Slowdown Persists Across Fundamentals
Halfway through the year, an overall softening continued across multifamily fundamentals in the metro, according to the latest Atlanta multifamily market report. Rent movement remained negative, with the average advertised asking rent down 0.1% on a trailing three-month basis through June, to $1,638. Year-over-year, Atlanta posted the second-largest decline among major U.S. markets, with the average down 3.6%, as reported in the national multifamily outlook. Meanwhile, the national rate increased 0.6%, to $1,739, over 12 months. Atlanta occupancy also slid, down 80 basis points year-over-year, to 92.4%, in May.
In the 12 months ending in April, Atlanta employment expanded 1.1%, adding 38,800 net jobs and trailing the 1.4% U.S. rate.
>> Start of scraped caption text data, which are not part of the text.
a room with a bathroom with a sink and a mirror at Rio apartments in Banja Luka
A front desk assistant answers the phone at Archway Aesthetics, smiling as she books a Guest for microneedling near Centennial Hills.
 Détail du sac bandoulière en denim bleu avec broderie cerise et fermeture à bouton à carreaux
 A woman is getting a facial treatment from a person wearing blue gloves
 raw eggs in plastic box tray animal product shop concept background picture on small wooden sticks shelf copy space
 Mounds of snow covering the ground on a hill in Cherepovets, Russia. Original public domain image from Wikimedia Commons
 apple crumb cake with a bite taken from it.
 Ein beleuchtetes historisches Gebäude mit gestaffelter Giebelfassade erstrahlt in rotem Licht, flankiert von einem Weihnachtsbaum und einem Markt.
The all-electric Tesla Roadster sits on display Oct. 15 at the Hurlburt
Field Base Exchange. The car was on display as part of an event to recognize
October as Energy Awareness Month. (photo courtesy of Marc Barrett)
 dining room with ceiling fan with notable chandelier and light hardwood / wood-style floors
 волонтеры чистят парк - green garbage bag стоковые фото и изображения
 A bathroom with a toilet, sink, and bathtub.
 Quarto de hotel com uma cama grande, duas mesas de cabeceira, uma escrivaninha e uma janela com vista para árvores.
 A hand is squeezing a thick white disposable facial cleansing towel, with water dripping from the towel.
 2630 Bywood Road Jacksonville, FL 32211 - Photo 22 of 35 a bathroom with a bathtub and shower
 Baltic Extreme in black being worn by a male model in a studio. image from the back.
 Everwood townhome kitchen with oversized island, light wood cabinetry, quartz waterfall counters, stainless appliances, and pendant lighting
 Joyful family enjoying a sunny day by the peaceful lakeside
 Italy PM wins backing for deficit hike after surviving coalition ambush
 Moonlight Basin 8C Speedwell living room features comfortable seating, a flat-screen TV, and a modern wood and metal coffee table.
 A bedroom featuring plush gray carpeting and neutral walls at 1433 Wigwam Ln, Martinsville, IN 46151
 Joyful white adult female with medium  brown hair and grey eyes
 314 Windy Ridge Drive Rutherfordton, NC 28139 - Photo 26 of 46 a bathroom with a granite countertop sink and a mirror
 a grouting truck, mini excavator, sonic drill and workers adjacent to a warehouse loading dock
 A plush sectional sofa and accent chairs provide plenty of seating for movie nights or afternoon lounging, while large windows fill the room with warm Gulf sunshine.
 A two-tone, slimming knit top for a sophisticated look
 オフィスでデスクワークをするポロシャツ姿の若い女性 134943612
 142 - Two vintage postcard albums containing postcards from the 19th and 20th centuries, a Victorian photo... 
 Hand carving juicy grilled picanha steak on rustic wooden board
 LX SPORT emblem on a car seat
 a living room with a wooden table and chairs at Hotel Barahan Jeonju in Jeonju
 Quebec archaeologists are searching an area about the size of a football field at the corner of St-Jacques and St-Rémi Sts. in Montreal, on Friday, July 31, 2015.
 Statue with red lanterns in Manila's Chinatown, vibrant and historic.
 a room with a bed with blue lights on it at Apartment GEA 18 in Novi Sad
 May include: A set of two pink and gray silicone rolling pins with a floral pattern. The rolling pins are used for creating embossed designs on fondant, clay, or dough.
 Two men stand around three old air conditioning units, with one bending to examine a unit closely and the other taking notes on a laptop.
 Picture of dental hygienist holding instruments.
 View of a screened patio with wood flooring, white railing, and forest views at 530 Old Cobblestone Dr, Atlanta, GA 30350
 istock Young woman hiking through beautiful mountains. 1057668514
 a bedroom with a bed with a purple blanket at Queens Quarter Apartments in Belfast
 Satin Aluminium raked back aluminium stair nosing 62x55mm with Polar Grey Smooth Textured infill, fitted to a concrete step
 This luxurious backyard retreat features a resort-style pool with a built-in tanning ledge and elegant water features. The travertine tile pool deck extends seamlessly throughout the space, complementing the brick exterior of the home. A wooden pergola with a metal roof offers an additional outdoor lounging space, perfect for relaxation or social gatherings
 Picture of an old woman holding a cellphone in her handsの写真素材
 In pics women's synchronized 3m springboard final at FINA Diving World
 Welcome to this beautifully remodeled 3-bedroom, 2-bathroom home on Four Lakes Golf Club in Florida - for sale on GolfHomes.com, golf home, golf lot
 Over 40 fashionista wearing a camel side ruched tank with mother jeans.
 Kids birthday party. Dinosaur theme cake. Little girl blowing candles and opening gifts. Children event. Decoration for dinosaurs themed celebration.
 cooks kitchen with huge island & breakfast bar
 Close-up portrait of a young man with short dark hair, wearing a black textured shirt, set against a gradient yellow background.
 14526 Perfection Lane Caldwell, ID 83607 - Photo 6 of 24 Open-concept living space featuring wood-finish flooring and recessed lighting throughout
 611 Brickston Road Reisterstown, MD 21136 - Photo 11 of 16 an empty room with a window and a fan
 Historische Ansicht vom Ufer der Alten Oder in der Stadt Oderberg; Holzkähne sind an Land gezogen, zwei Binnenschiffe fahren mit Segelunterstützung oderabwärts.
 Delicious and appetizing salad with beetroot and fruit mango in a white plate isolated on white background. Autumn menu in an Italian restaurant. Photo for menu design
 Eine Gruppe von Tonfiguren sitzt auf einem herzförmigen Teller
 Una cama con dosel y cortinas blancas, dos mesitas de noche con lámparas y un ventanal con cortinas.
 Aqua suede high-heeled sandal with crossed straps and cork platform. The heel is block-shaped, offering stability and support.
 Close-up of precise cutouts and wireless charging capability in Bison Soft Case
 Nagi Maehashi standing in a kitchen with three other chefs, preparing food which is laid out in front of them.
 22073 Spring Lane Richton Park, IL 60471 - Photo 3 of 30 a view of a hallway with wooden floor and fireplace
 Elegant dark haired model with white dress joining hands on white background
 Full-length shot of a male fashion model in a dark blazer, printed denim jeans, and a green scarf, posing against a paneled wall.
Unemployment stood at 3.4% as of May, according to data from the Bureau of Labor Statistics, below the national average (4.0%) but lagging the state (3.2%). Two sectors lost 23,800 jobs combined over 12 months—trade, transportation and utilities and information. Meanwhile, job gains were highest in education and health services (17,500 jobs) and government (16,100 jobs). Meanwhile, work continues on several billion-dollar projects, but Rivian Automotive paused the construction of its $5 billion truck factory.
Developers delivered 5,649 units in 2024 through June and had another 36,575 apartments under construction, most of which were in the upscale segment. Meanwhile, transaction activity remained slow, totaling $1.2 billion during the first half of the year, for a price per unit that declined roughly 10%, to $167,424.